Para pakar AI (artificial intelligence) menyebutkan bahwa humor dihasilkan dari pemantauan kondisi dunia secara luas; melalui sikap, asumsi, nilai moral, dan hal-hal tabu lainnya. Mereka juga menambahkan bahwa komedi terbentuk dari kemampuan manusia untuk bersenang-senang dan melanggar aturan baku. Kemampuan semacam itu akan sangat sulit diadopsi oleh komputer dan mesin. Sehingga, mereka pun menarik kesimpulan.
“Jika kecerdasan manusia mampu menciptakan dan menafsirkan humor dengan cara yang tidak dimiliki oleh program komputer, maka terdapat kemungkinan korelasi kecerdasan yang lebih tinggi dengan humor yang lebih baik.”
Perlu kita ingat bersama pada tahun 1983, Dr. Howard Gardner, salah seorang profesor di Universitas Harvard telah mengembangkan teori kecerdasan majemuk. Baginya, manusia memiliki 8 jenis kecerdasan dalam kapasitas berbeda. Beberapa kecerdasan ini melibatkan humor sebagai karakteristik kemampuan bahasa, nalar, dan spasial. Hal tersebut dapat diuji melalui tes IQ tradisional. Tentu hal ini turut memperjelas alasan keterkaitan antara humor dan kecerdasan. Namun, humor hanyalah salah satu ciri di antara banyak hal yang menandai kecerdasan pada diri seseorang.
Dr. G.S. Bain dan Dr. L.S. Berk dari Universitas Loma Linda, melalui penelitian mereka, juga mengingatkan bahwa humor yang baik adalah “obat bagi kehidupan”, yang terbukti mampu meningkatkan kualitas hidup dan kesehatan. Menurut mereka, kegembiraan dapat mengurangi stres dan meningkatkan daya ingat.
= = = = = = =
### Soal Latihan
1. Ringkaslah teks sumber tentang humor dan kecerdasan dalam dua kalimat.
2. Tuliskan kembali entri mulai dari baris pertama hingga baris yang memuat "522 centimetres", dengan mengganti "straw" menjadi "hay" dan membiarkan bagian lain tetap sama.
Teks sumber dan entri berasal dari tempat yang berbeda.
= = = = = = =
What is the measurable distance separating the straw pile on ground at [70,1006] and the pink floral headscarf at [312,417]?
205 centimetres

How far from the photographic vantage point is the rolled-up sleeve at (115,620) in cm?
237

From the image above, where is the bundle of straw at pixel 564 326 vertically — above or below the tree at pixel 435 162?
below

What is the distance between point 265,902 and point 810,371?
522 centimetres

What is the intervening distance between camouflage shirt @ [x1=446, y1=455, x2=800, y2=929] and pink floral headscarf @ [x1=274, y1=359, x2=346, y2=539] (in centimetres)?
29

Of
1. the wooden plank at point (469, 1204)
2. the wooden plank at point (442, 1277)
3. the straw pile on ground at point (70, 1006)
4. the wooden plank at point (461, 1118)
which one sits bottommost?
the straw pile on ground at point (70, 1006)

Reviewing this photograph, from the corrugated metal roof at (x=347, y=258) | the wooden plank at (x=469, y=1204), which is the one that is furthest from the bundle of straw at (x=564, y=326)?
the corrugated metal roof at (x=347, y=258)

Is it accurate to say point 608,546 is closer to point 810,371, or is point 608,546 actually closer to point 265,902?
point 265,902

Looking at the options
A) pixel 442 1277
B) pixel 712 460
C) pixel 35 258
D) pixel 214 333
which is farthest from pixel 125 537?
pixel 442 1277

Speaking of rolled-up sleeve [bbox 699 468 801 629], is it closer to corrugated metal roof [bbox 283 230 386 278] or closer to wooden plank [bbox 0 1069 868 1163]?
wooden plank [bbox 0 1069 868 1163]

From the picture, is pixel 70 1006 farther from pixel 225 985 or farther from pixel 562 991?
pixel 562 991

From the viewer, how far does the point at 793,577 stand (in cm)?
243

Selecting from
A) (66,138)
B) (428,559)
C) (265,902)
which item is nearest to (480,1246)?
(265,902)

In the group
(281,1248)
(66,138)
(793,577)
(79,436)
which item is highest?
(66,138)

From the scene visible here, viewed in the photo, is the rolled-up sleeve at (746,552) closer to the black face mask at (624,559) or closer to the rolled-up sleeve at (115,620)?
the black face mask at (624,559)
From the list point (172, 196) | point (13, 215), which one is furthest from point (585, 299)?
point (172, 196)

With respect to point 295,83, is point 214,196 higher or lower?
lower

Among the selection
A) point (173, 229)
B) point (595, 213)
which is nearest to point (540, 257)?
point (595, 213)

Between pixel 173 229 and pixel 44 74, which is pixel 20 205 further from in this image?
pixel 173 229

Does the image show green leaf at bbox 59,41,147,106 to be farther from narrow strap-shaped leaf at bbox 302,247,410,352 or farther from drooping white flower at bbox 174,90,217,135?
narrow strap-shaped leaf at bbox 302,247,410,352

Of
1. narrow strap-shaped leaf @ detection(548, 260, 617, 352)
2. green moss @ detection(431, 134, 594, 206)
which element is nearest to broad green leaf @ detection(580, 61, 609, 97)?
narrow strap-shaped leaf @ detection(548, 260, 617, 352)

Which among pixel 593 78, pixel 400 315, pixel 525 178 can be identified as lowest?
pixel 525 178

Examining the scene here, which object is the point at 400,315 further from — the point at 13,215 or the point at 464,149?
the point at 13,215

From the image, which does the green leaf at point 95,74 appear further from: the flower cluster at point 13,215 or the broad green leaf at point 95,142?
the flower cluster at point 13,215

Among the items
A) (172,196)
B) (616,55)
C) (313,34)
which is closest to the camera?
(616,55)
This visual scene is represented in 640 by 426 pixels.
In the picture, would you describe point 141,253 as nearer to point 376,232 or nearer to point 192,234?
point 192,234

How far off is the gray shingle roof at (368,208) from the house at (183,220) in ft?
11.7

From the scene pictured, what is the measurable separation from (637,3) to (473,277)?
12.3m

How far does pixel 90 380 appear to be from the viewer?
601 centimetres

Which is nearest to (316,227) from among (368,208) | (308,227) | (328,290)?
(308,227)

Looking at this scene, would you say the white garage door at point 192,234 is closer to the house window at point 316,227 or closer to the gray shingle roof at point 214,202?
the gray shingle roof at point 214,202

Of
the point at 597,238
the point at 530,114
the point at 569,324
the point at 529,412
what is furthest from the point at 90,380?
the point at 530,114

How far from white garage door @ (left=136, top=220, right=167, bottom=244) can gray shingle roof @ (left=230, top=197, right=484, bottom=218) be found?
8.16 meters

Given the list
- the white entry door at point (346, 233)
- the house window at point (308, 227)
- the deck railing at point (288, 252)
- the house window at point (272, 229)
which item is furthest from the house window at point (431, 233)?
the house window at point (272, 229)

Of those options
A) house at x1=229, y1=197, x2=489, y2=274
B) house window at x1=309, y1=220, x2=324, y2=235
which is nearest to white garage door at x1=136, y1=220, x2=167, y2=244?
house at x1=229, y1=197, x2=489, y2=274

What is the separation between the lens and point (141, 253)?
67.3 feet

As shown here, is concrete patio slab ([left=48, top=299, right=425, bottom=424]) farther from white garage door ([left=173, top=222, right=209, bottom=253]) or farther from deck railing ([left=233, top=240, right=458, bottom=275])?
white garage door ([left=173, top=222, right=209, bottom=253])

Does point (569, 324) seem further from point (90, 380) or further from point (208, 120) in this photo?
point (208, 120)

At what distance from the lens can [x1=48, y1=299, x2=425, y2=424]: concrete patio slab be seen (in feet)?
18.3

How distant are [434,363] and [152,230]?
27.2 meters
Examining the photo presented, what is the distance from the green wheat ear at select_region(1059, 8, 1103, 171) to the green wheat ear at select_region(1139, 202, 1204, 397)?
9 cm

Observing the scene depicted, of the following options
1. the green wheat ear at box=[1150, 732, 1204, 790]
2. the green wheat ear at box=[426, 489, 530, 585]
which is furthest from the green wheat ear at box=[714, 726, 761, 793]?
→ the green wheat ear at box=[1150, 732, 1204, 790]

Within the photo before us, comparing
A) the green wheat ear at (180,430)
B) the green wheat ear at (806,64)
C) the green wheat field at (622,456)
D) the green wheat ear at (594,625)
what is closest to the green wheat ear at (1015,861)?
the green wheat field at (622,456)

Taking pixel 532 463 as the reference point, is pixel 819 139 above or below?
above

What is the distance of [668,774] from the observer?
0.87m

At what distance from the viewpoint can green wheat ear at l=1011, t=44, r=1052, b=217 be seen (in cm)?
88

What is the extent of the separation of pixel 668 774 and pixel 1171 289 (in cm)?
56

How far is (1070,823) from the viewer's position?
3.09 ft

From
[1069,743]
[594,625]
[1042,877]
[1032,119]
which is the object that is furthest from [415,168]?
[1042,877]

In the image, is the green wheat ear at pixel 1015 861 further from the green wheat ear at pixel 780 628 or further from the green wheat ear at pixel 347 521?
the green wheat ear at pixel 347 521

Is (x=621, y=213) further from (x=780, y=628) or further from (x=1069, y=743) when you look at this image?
= = = = = = =
### Kunci Jawaban
1. Para pakar AI menyatakan bahwa humor lahir dari pemantauan kondisi dunia serta kemampuan manusia untuk bersenang-senang dan melanggar aturan baku, yang sulit diadopsi komputer, sehingga mungkin ada korelasi antara kecerdasan yang lebih tinggi dan humor yang lebih baik. Teori kecerdasan majemuk Howard Gardner juga mengaitkan humor dengan kecerdasan, sedangkan penelitian Dr. G.S. Bain dan Dr. L.S. Berk dari Universitas Loma Linda menyebut humor yang baik mampu meningkatkan kualitas hidup dan kesehatan.

2.
What is the measurable distance separating the hay pile on ground at [70,1006] and the pink floral headscarf at [312,417]?
205 centimetres

How far from the photographic vantage point is the rolled-up sleeve at (115,620) in cm?
237

From the image above, where is the bundle of hay at pixel 564 326 vertically — above or below the tree at pixel 435 162?
below

What is the distance between point 265,902 and point 810,371?
522 centimetres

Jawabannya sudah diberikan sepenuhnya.